§ **List of tasks**
A: From the Larry Robison article, extract the text from "Larry’s parents, Lois" up to and including "mental hospital beds.".
B: According to the Larry Robison article, at what age was Larry Robison diagnosed as a paranoid schizophrenic?
C: Condense the paragraph of the Larry Robison article that begins "Larry’s parents, Lois and Paul Robison" into a bulleted list that keeps its main facts.

§ **Source passage**
Death row inmate Larry Robison Credit: Photo By Alan Pogue

Had Larry Robison lived in any other state but Texas, his story might have ended much differently. Diagnosed as a paranoid schizophrenic at 21, Larry, now 42, might have gotten the professional help and medication his parents said he desperately needed. Instead of being released from institution after institution because doctors did not consider him dangerous, he might have been hospitalized before he became violent and uncontrollable. And if he had been institutionalized, his parents believe, he might have never committed his first and only act of violence — the brutal murder of five people in 1982 — for which he is scheduled to be executed on Friday.

Larry’s parents, Lois and Paul Robison, say there is an inverse relationship between funding for mental health care in Texas and funding for prison space and corrections. As the number of prison beds has swelled — from fewer than 40,000 in 1990 to more than 150,000 today — the number of non-prison beds for the mentally ill and mentally retarded has plummeted, from 8,000 10 years ago to fewer than 5,500 today. And just last year, the Texas Dept. of Mental Health and Mental Retardation decided to cut $5 million from funding for medications and another $2.4 million from funding for mental hospital beds.

§ **Given records**
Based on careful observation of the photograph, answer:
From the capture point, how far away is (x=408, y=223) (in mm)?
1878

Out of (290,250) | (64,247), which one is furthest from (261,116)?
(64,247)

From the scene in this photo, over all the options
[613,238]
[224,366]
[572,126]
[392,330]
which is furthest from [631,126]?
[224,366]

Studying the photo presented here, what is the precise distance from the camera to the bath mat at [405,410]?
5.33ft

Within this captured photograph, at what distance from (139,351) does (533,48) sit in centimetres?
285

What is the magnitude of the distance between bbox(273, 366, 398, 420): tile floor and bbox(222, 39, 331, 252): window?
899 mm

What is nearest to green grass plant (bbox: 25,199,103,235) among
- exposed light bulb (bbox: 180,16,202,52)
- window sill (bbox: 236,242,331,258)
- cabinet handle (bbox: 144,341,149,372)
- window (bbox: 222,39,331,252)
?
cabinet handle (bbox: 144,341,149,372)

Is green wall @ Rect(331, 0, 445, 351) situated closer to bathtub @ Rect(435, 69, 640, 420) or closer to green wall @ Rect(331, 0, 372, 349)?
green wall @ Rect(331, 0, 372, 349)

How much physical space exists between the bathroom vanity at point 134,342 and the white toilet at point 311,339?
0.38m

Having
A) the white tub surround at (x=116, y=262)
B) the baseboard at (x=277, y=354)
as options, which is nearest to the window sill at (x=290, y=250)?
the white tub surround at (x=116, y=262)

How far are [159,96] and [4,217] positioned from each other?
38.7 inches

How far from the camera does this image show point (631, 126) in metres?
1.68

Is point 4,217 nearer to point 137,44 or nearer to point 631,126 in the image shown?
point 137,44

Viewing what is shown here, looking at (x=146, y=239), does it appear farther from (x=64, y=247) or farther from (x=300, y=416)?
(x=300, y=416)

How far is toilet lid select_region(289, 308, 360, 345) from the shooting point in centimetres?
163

§ **Expected responses**
A:
Larry’s parents, Lois and Paul Robison, say there is an inverse relationship between funding for mental health care in Texas and funding for prison space and corrections. As the number of prison beds has swelled — from fewer than 40,000 in 1990 to more than 150,000 today — the number of non-prison beds for the mentally ill and mentally retarded has plummeted, from 8,000 10 years ago to fewer than 5,500 today. And just last year, the Texas Dept. of Mental Health and Mental Retardation decided to cut $5 million from funding for medications and another $2.4 million from funding for mental hospital beds.

B: He was diagnosed at 21.

C:
- Lois and Paul Robison say Texas funding for mental health care moves inversely to funding for prison space and corrections.
- Prison beds grew from fewer than 40,000 in 1990 to more than 150,000 today.
- Non-prison beds for the mentally ill and mentally retarded fell from 8,000 ten years ago to fewer than 5,500 today.
- Last year the Texas Dept. of Mental Health and Mental Retardation cut $5 million from medication funding and $2.4 million from mental hospital bed funding.